Recherche de Mutat. 2 novembre 2004 ; 555 (1-2) : 21-32

Est examinant pour le cancer de la prostate avec de l'antigène spécifique de prostate par mesure appropriée de santé publique ?

Le criblage et le traitement pour le cancer de la prostate est controversé. Faute d'essais aléatoires, plusieurs organismes médicaux importants aux Etats-Unis et Europe ont formulé les politiques qui s'étendent de l'appui enthousiaste au scepticisme significatif au sujet de l'efficacité du criblage et du traitement suivant pour le cancer de la prostate. Les fortes augmentations dans l'incidence du cancer de la prostate se sont produites toutes les fois que l'essai de PSA a été présenté sur un répandu. Malheureusement, il est peu clair si des baisses dans la mortalité de cancer de la prostate puissent être attribuées à l'essai de PSA. D'autres explications incluent l'utilisation à court terme de la thérapie ou des changements d'anti-androgène des facteurs environnementaux tels que le régime. L'essai répété pour le sérum PSA a produit les variations significatives dans les types de cas étant identifiés et a soulevé la possibilité de sur-diagnostic significatif de cette maladie. Le criblage européen d'essai et le procès de PLCO aux USA fourniront si tout va bien quelques analyses dans la valeur de l'essai basé sur la population.

Acta Oncol. 2005;44(3):255-64

Régime, mode de vie et risque de cancer de la prostate.
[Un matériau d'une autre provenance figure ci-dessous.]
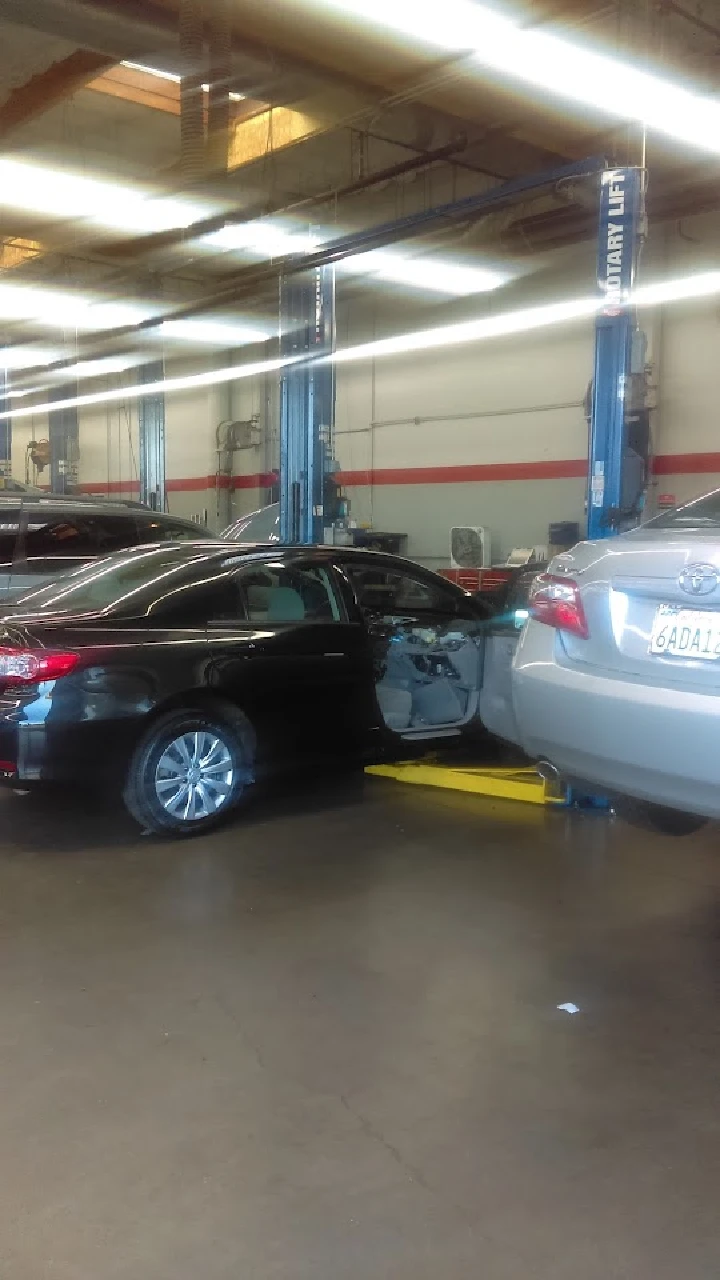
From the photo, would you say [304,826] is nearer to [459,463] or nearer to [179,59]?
[179,59]

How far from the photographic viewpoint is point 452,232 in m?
12.0

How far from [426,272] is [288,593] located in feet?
25.3

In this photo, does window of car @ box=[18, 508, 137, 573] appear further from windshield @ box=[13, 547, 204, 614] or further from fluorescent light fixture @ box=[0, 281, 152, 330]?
fluorescent light fixture @ box=[0, 281, 152, 330]

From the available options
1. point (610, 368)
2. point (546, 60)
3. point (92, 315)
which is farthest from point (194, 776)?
point (92, 315)

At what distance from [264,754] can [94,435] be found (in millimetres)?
19247

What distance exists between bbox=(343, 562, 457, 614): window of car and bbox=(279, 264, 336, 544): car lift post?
12.0 feet

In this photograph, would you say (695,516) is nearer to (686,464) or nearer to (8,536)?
(8,536)

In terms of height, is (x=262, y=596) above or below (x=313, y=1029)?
above

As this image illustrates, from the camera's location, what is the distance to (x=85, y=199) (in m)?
7.90

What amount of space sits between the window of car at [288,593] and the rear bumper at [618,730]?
200 cm

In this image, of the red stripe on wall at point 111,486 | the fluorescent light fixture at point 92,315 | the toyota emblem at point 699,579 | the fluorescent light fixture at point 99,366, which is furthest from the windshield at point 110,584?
the red stripe on wall at point 111,486

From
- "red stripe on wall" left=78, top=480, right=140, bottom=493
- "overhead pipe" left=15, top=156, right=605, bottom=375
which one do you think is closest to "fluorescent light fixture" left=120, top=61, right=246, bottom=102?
"overhead pipe" left=15, top=156, right=605, bottom=375

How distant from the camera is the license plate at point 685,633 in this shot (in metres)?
2.57

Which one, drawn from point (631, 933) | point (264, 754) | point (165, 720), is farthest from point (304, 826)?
point (631, 933)
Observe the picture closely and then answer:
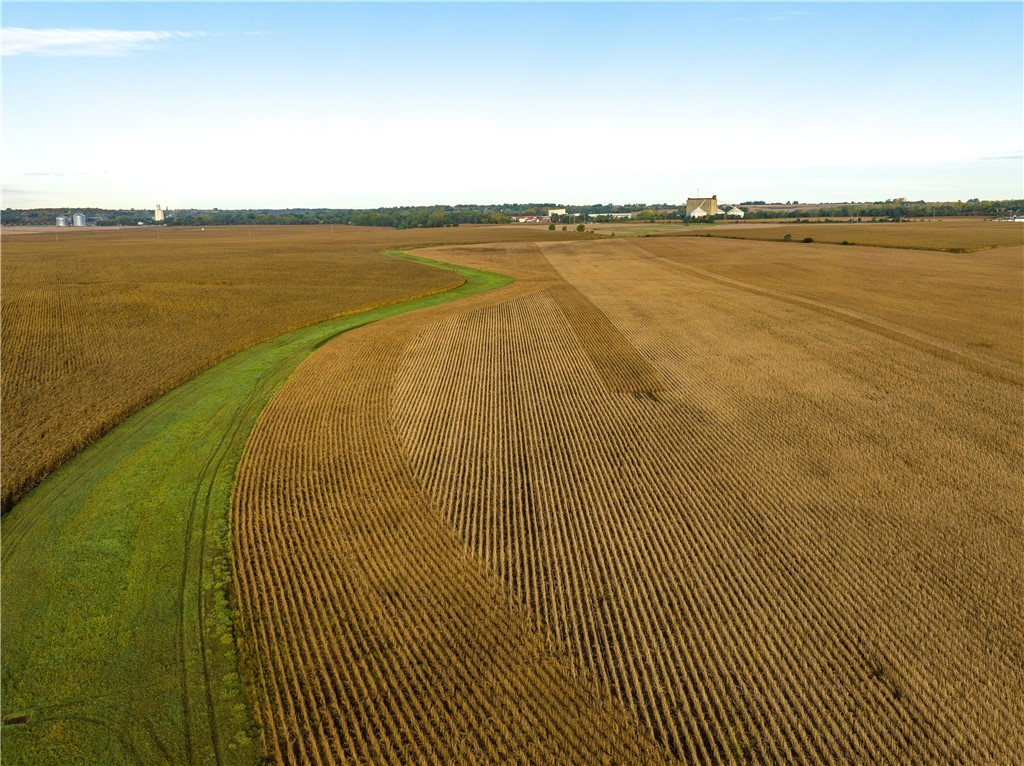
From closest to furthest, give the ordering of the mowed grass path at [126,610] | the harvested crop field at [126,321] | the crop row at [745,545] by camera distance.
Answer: the mowed grass path at [126,610], the crop row at [745,545], the harvested crop field at [126,321]

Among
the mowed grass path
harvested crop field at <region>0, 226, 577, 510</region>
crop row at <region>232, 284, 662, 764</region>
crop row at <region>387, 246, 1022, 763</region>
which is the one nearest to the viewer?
crop row at <region>232, 284, 662, 764</region>

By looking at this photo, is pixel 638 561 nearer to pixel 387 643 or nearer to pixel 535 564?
pixel 535 564

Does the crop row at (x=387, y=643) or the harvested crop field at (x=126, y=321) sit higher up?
the harvested crop field at (x=126, y=321)

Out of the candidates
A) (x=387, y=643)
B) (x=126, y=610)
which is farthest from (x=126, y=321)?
(x=387, y=643)

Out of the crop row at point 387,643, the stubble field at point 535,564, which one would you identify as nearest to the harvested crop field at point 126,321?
the stubble field at point 535,564

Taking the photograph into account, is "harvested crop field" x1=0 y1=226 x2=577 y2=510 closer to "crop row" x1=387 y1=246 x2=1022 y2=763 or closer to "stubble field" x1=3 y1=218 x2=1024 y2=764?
"stubble field" x1=3 y1=218 x2=1024 y2=764

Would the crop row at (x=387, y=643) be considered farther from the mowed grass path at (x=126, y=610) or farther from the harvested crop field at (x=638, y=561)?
the mowed grass path at (x=126, y=610)

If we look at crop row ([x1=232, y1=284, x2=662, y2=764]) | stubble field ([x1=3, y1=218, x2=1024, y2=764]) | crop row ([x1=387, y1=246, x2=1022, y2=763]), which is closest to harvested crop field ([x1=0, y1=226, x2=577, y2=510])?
stubble field ([x1=3, y1=218, x2=1024, y2=764])
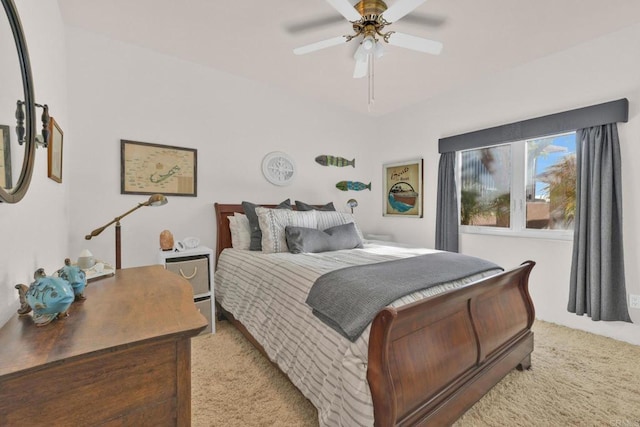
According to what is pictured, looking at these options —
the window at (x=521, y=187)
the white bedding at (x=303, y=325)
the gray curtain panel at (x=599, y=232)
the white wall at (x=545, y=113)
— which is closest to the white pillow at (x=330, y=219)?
the white bedding at (x=303, y=325)

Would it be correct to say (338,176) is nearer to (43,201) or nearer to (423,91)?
(423,91)

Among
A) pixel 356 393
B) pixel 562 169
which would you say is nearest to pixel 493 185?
pixel 562 169

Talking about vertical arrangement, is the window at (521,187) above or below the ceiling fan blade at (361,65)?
below

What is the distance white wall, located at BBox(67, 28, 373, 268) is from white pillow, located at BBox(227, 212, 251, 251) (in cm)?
25

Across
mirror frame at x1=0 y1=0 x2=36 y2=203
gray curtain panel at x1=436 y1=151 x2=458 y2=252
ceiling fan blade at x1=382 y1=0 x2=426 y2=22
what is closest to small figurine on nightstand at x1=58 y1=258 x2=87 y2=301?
mirror frame at x1=0 y1=0 x2=36 y2=203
Le cancer de la prostate est devenu dans le monde entier un problème important de santé publique. Cependant, l'étiologie du cancer de la prostate demeure en grande partie inconnue. Les facteurs diététiques, les suppléments diététiques, et l'activité physique pourraient être importants dans la prévention de la maladie. Dans la majorité d'études, on l'a observé que la consommation élevée de la viande et des laitages a été liée à un plus grand risque. En revanche, la consommation fréquente des poissons gras et les produits de tomate a été associée à un risque réduit. On lui a montré uniformément que des hauts niveaux du facteur de croissance comme une insuline de circulation 1 (IGF-1) sont associés à un plus grand risque de cancer de la prostate. Des facteurs diététiques sont également identifiés comme causes déterminantes de circuler IGF-1, changent ainsi dans le régime peuvent influencer les concentrations IGF-1 en sérum. En outre, la plus grande prise de la vitamine E et du sélénium (des suppléments) a été montrée dans des études d'intervention pour diminuer le risque. Probablement, le haut niveau de l'activité physique est également associé au risque diminué de cancer de la prostate. La preuve scientifique accumulée au sujet des associations entre le régime, le mode de vie, et le risque de développement de cancer de la prostate suggère qu'il y ait quelques facteurs de risque modifiables identifiés qu'il pourrait recommander de changer afin de diminuer le risque pour ce site commun de cancer.